**Consignes à suivre:**
#1 Pouvez-vous recopier le passage de la critique des Bonnes Étoiles compris entre « Au travers d’un » et « et de bienveillance. », bornes incluses ?
#2 Pouvez-vous poursuivre la critique des Bonnes Étoiles à partir de sa dernière phrase ?

**Texte extrait:**
——

Les liens familiaux sont un thème de prédilection pour Kore-Eda qui, après Tel Père, tel fils, Notre petite sœur ou encore Une affaire de famille, est de retour avec un nouveau long métrage, LES BONNES ÉTOILES. Une œuvre poétique et sincère où la gravité du propos est nuancée par une légère touche d’humour et une douceur d’interprétation.
Busan, une nuit pluvieuse. So-young, une jeune maman, vient abandonner son bébé devant la baby-box de l’église. Il sera récupéré illégalement par deux hommes : Sang-huyn, propriétaire d’un pressing qui peine à fonctionner et Dong-soo, tous deux impliqués dans le trafic d’enfants et qui se chargeront de lui trouver une nouvelle famille contre de l’argent. Mais So-Young décide de revenir et propose aux deux hommes de recevoir la moitié des gains pour la future vente de son enfant. S’entame ensuite un road-movie où les trois protagonistes vont aller à la rencontre de familles intéressées par cet enfant.
Au travers d’un périple en Corée du Sud, nous allons suivre Sang-hyun, Dong-soo et So-Young, rejoint très rapidement par Hee-Jin, un jeune orphelin, et suivi de très près par Sue-Jin, policière en charge d’arrêter le trafic et de résoudre un meurtre impliquant la jeune maman. Il émanera de ce voyage une dualité constante entre la volonté déshumanisée de vendre un enfant et la sincérité de ces personnages se révélant faire part d’une gentillesse considérable envers les chérubins. Cette confrontation émotionnelle et éthique se ressent par les mots et par les actes. Des mots durs relayant l’enfant au statut de simple marchandise, à contrario d’actes de tendresse et de bienveillance.
Le film met un point d’honneur au développement intérieur des personnages au détriment du scénario qui laisse la place aux complexités psychologiques vécues par des protagonistes qui s’incorporent dans une problématique globale sur la famille.
Si les relations familiales sont autant abordées par le réalisateur Hirokazu Kore-Eda, c’est aussi pour dénoncer un phénomène très présent en Corée du Sud, les baby-box.

——

**Données enregistrées:**

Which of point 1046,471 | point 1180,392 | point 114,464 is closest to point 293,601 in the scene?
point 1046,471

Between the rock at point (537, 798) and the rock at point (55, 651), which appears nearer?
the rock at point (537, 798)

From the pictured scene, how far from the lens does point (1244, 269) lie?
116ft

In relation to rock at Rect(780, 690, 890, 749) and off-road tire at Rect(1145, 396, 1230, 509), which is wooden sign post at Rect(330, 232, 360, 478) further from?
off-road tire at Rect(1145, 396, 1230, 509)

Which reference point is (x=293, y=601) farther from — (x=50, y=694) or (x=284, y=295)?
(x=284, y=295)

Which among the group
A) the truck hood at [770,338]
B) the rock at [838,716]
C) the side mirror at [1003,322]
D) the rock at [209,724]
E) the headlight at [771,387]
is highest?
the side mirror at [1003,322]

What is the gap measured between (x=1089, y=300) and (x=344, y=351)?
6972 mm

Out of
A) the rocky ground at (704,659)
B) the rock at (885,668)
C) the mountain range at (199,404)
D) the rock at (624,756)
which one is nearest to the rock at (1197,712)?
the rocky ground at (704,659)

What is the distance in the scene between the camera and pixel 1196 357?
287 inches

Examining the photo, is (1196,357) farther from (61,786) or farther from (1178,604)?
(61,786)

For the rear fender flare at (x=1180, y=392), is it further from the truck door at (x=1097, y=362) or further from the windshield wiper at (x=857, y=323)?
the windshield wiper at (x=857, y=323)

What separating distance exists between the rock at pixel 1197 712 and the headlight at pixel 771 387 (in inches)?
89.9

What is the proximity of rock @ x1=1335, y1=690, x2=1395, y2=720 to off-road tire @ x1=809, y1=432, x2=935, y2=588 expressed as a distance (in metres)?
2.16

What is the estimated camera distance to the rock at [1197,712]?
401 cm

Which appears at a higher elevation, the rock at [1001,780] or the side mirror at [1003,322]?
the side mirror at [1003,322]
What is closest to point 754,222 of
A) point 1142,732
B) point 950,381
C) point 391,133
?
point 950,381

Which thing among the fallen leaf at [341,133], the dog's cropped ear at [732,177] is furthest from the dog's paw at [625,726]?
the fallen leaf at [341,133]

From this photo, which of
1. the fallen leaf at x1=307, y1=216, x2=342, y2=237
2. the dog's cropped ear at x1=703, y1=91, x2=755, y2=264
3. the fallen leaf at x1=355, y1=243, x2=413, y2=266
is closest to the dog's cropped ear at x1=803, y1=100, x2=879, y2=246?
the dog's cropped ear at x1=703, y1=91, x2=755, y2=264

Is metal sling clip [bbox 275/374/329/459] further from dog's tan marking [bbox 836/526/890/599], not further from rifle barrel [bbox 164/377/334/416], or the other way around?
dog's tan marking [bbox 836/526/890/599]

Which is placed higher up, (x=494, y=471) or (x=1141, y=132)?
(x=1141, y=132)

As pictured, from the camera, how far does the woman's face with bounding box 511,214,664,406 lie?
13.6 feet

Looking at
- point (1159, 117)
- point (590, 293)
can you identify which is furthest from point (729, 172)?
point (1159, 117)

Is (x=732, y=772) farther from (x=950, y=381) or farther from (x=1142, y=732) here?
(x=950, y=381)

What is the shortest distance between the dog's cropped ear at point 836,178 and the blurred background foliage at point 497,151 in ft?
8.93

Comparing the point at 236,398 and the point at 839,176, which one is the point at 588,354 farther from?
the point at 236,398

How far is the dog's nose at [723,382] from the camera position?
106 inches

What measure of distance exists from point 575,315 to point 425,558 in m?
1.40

——

**Réponses par consigne:**
#1
Au travers d’un périple en Corée du Sud, nous allons suivre Sang-hyun, Dong-soo et So-Young, rejoint très rapidement par Hee-Jin, un jeune orphelin, et suivi de très près par Sue-Jin, policière en charge d’arrêter le trafic et de résoudre un meurtre impliquant la jeune maman. Il émanera de ce voyage une dualité constante entre la volonté déshumanisée de vendre un enfant et la sincérité de ces personnages se révélant faire part d’une gentillesse considérable envers les chérubins. Cette confrontation émotionnelle et éthique se ressent par les mots et par les actes. Des mots durs relayant l’enfant au statut de simple marchandise, à contrario d’actes de tendresse et de bienveillance.

#2
Il faut savoir qu’en Corée, le nombre d’abandons a considérablement augmenté ces dernières années (plus d’un millier de Sud-Coréen ont abandonné leur enfant depuis 2010). La Baby-box permet de recueillir les enfants qui seront ensuite envoyer dans un orphelinat. Une méthode culturellement inacceptable en Occident, mais qui répond à un vrai problème sur le continent Asiatique.
Le film met en lumière cette réalité qui nous est inconnue, et s’attarde à la fois sur le ressenti d’une mère, qui n’adressera jamais la parole à son bébé par peur de développer de l’amour pour lui, mais aussi sur un trafic d’enfant, dérive d’un fait sociétal gravissime.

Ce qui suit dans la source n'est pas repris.